Number 4 isn’t on the same level that Michael Phelps was when he was ten, but she’s one of the best in the state.

Plus it’s a pretty big honor to make it, and it’s a great opportunity.

As many of you also know, I coach swimming.

And I’m Number 4’s coach.

When she first told me last April that her goal was to make it to Zones, as her coach I told her what she’d need to do.

I told her she’d need to work harder than everyone else. I told her she’d really need to focus when she was in the pool. I told her she’d need to attend more than four practices a week which is the minimum number of practices the kids in her group are supposed to attend. And I told her she’d need to do extra work outside the pool.

As her mom, I put no pressure on her. I didn’t push her to do anything above and beyond the minimum requirements.

Sure, I want her to succeed and I want her to achieve the goals she’s set for herself.

And as her coach I do everything I can to help her when she’s in the pool.

But as her mom, I’m trying really hard to maintain perspective, to be supportive and not to push her.

I’m not gonna lie.

It’s hard. It’s a fine line to walk. It’s hard to transition from mom to coach and back to mom on a daily basis.

So we are at the end of the season.  Number 4 has her last big meet this weekend called Age Groups. It’s a four day meet that runs from Thursday through Sunday, and it’s her last chance to qualify for Zones.  She’s swimming 6 events, and she has a shot at qualifying in just about all of them.
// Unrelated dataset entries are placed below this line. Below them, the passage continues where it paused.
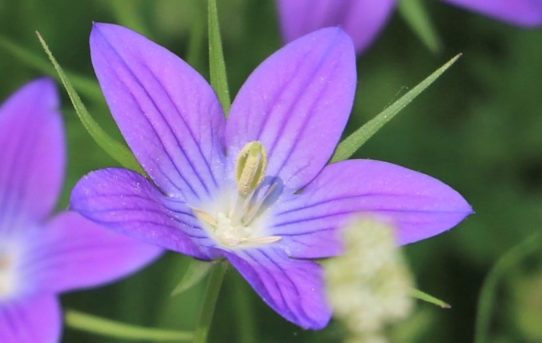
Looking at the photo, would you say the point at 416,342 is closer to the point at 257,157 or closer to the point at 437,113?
the point at 437,113

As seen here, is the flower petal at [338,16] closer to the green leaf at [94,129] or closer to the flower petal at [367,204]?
the flower petal at [367,204]

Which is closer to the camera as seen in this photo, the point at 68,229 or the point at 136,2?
the point at 68,229

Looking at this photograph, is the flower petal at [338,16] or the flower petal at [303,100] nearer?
the flower petal at [303,100]

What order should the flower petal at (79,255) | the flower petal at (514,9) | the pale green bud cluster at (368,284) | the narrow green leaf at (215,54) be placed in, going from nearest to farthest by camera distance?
the pale green bud cluster at (368,284) → the narrow green leaf at (215,54) → the flower petal at (79,255) → the flower petal at (514,9)

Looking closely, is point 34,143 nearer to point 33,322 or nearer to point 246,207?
point 33,322

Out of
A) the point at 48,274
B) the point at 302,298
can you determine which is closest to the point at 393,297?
the point at 302,298

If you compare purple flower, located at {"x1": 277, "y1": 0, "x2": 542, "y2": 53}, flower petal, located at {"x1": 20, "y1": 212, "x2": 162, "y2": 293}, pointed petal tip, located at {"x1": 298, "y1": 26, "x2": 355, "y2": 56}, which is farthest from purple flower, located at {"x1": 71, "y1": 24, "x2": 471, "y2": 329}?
purple flower, located at {"x1": 277, "y1": 0, "x2": 542, "y2": 53}

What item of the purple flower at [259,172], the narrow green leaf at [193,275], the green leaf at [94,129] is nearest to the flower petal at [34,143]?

As her coach and her mom, I’m so proud of her.

She has worked her ass off since September.

She’s gone to six practices a week.  Every Monday, Wednesday and Friday she came to the pool early with me, and while I coached another group, she ran on the track, and did circuits of strength training on her own.

I gave her ideas of what she could do and helped her come up with a plan, but I never forced her or guilted her into anything.  She did it all on her own, always pushing herself, and always with her eye on the prize: Qualifying for Zones.

I don’t think there is really anything more she could have done.

So now we just have to wait and see.

She is so excited to swim this weekend she is nearly bursting out of her own skin.

She’s nervous. But she’s also confident.

She says to me, Mom, I just keep envisioning myself going to Zones. I’m not doubting myself. I just know I’m going to do it.

Me?

I’m totally freaking out.

As her mom, I want to see her succeed so badly, because nobody has worked harder than she has. And because of course no parent wants to see their kid work so hard to achieve something and ultimately fail.

As her coach, I feel the same way. Nobody has worked harder than her in or out of the pool, and it was all internally motivated.

I’m so inspired by her.

But as her coach, I am also so nervous.

Because although I know I’ve done everything I can to help her, if she doesn’t qualify for this meet, I will have failed her.

And then I will have failed her as a mom, too.

I know.

I haven’t really failed her.

And I know I shouldn’t even be thinking this way.

But I am.

One of the perks of parenthood.

I waiver from being completely confident that I’ve done exactly what she needs in order to achieve her goals to being scared shitless that I’ve fucked something up.

And I know that’s silly. I know I shouldn’t even put those crazy nervous thoughts out there into the universe.

But they are for sure running through my head pretty much 24/7. I am in complete freak out mode.

Any other parent in this position, although I would hope they wouldn’t, could point the finger at the coach if their kid fails.

But I have to point it at myself.

There isn’t a whole lot to be done now.

The piper has been paid. The money is in the bank. It’s up to her now.

As her mom I really want to see her happy. But I’m trying to keep my wits about me and keep things in perspective.

She’s only ten. It’s not like it’s Olympic Trials or anything.

But it’s a really big deal for Number 4. It’s the first big dream she’s really had.

And as her coach?

Well, no coach wants their athletes to fail.

And as her coach, I really, really, REALLY want to be the one to help her make her dreams come true.